A- L’importance des atteintes subies par la propriété au nom de l’intérêt général
L’intérêt général est d’abord celui de la collectivité, que l’Etat se doit de faire respecter. Cependant il peut parfois, en droit français, conduire à un arbitrage entre des intérêts particuliers.
1) Les atteintes justifiées par l’intérêt collectif
Tout d’abord, l’intervention de la puissance publique peut découler des besoins de l’Etat et des collectivités publiques d’avoir, à leur disposition, des terrains et des immeubles. Leur acquisition suppose, alors, la mise en œuvre des techniques de l’expropriation et de la préemption.
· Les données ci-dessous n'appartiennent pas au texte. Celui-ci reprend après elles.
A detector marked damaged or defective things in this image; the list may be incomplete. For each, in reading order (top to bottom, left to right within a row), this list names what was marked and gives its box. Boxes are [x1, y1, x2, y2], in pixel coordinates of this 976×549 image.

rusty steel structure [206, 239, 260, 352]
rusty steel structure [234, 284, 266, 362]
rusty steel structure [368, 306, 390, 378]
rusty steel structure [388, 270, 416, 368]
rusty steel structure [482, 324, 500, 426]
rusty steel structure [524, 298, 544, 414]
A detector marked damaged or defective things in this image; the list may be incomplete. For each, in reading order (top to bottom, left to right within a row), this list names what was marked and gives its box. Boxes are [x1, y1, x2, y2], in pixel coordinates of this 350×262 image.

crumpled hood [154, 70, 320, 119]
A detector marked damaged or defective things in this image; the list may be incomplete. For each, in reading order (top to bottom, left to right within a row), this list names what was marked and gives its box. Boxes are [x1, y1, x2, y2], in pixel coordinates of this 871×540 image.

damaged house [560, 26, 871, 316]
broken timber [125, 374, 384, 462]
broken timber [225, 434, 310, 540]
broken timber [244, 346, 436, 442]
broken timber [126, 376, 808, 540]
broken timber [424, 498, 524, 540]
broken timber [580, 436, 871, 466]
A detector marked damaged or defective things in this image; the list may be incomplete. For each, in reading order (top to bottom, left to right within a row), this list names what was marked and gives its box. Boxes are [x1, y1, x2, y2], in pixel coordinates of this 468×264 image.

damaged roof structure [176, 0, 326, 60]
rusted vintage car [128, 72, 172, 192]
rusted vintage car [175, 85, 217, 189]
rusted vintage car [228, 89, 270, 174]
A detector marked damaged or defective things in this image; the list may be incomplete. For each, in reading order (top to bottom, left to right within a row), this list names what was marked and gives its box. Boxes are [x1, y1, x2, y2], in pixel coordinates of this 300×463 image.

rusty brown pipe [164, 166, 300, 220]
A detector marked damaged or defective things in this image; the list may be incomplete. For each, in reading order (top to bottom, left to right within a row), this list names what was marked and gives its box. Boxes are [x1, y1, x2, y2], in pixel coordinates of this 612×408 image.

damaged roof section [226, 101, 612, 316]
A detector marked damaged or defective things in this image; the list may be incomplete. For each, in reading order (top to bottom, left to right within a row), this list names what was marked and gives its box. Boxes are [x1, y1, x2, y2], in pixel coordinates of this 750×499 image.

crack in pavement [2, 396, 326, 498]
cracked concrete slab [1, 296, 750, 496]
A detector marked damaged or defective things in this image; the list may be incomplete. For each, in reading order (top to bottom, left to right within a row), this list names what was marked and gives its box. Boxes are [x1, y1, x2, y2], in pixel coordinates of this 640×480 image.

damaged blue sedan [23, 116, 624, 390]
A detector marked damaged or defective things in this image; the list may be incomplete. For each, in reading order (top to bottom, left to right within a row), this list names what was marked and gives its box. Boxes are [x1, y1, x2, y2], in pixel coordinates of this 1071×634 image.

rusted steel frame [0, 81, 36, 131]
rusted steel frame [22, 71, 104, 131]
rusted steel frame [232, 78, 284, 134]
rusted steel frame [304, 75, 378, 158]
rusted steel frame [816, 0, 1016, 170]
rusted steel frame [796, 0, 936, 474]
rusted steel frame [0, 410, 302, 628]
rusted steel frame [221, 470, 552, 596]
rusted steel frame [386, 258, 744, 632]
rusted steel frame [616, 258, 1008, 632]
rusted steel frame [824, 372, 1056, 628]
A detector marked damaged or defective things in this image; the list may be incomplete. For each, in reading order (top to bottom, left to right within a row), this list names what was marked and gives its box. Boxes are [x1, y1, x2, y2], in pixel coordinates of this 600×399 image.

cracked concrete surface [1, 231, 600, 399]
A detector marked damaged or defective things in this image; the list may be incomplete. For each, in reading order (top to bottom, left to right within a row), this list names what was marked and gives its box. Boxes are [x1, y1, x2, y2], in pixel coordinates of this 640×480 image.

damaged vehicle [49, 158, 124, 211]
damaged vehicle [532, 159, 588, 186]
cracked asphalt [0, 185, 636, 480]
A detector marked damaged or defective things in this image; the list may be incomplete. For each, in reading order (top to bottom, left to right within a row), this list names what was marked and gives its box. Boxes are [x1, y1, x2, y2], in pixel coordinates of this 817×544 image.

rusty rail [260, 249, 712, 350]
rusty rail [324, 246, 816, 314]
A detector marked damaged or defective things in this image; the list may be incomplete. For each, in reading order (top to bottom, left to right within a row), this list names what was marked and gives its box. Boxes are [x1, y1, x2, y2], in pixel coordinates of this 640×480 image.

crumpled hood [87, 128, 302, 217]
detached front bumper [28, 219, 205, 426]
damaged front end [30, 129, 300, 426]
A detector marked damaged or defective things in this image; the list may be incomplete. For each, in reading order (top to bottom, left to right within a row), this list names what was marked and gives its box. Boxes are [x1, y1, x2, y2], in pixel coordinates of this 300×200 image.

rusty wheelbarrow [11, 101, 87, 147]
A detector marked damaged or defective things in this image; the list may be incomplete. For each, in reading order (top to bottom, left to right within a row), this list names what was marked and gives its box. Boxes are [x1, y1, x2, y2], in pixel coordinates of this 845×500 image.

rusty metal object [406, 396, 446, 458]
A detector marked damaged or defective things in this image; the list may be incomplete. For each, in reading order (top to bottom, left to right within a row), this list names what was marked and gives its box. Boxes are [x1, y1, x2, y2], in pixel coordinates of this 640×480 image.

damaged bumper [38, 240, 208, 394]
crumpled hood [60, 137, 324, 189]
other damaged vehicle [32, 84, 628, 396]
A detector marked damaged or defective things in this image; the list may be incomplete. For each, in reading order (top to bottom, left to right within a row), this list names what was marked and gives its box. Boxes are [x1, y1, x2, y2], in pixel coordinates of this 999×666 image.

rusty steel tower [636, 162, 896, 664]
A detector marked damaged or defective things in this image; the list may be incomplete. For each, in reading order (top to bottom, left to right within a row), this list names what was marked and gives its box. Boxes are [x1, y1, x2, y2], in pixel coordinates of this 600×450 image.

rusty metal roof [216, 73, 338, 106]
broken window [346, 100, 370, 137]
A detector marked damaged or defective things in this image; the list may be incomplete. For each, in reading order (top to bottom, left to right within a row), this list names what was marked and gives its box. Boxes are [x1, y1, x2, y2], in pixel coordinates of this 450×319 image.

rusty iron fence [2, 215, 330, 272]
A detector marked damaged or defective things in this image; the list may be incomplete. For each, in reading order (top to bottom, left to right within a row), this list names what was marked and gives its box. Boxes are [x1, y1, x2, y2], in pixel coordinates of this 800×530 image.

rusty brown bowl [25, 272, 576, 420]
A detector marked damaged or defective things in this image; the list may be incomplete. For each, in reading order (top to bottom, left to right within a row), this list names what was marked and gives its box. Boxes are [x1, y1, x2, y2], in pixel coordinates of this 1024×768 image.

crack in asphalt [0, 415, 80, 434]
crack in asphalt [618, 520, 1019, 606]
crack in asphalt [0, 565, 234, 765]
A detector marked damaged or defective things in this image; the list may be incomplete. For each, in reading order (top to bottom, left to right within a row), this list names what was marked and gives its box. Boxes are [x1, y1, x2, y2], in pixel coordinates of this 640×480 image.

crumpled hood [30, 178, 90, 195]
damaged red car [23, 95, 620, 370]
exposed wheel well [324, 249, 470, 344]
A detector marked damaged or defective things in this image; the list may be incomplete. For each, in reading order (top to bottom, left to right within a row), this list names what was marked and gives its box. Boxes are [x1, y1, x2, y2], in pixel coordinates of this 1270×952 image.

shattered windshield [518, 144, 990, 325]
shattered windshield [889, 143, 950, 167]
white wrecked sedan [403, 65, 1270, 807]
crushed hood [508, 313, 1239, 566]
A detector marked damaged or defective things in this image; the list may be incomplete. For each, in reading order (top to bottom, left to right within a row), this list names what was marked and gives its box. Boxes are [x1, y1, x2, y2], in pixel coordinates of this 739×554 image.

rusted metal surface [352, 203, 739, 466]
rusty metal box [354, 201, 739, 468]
Les biens ainsi devenus, à un moment ou à un autre, la propriété de personnes publiques, nationales ou locales, font d’ailleurs l’objet de règles particulières. Ceux qui sont nécessaires à l’activité d’un service public, au sens large du terme[3] ou qui sont aménagés à l’usage du public[4] entrent dans le domaine public. Ils sont dès lors inaliénables, incessibles et insaisissables, ce qui constitue une forme de protection efficace au regard de l’intérêt public qu’ils servent mais rend difficile la valorisation économique de ce domaine public. En revanche les autres biens des personnes publiques sont gérés selon des règles qui, pour l’essentiel, sont celles de la propriété privée.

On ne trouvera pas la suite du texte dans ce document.